The carrot is the information that "your invitation is in he mail." The stick will appear in September when the Archbishop visits the House of Bishops. There is absolutely no reason to suspect that he will back off from the requests of the Primates' Meeting in Tanzania and the September 30 deadline they imposed. The subtext of todays' letter, for those with "ears to hear," is that some--many?--of the invitations that have been issued will be withdrawn, depending on what action the House of Bishops, and its individual members, takes in New Orleans. Others have speculated that this is a signal to fall in under the banner of the "Windsor Bishops"--explicitly recognized in the Dar es Salaam communique--or risk not being welcome at Lambeth, and hence, having one's identity as an Anglican compromised.

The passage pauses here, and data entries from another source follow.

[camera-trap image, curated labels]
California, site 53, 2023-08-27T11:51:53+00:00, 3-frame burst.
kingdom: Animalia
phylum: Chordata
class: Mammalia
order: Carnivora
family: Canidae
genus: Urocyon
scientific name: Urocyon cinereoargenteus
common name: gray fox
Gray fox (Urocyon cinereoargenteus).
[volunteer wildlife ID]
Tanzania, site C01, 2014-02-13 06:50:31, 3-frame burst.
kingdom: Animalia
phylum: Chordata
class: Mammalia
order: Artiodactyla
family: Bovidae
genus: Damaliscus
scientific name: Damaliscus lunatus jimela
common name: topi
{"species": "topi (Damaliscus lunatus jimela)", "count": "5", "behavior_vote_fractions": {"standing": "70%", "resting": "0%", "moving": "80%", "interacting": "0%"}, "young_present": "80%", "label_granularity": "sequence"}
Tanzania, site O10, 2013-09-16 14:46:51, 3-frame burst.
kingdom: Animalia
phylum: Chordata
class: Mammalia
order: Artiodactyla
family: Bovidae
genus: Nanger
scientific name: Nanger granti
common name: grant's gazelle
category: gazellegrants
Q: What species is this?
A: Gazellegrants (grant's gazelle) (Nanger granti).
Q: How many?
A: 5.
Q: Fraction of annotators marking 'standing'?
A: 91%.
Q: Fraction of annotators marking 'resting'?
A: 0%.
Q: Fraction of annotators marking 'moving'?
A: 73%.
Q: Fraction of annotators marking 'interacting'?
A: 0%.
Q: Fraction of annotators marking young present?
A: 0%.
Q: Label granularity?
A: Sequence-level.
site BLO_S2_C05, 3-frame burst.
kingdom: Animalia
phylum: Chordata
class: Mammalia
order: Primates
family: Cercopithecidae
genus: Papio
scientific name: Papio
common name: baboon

Today's events should also send a message to places like the Diocese of Fort Worth, and those who are considering an alliance with them in some precipitous action prior to September 30, and the message is this: This is a Communion problem and the solution must be a Communion solution. Be patient. Don't burn any bridges. Don't force a resolution. In the end, a resolution that evolves organically will have greater strength and longevity than one which is forced.
I wish I didn't have such a vested interest, because, from the outside, it must be a fascinating chess match.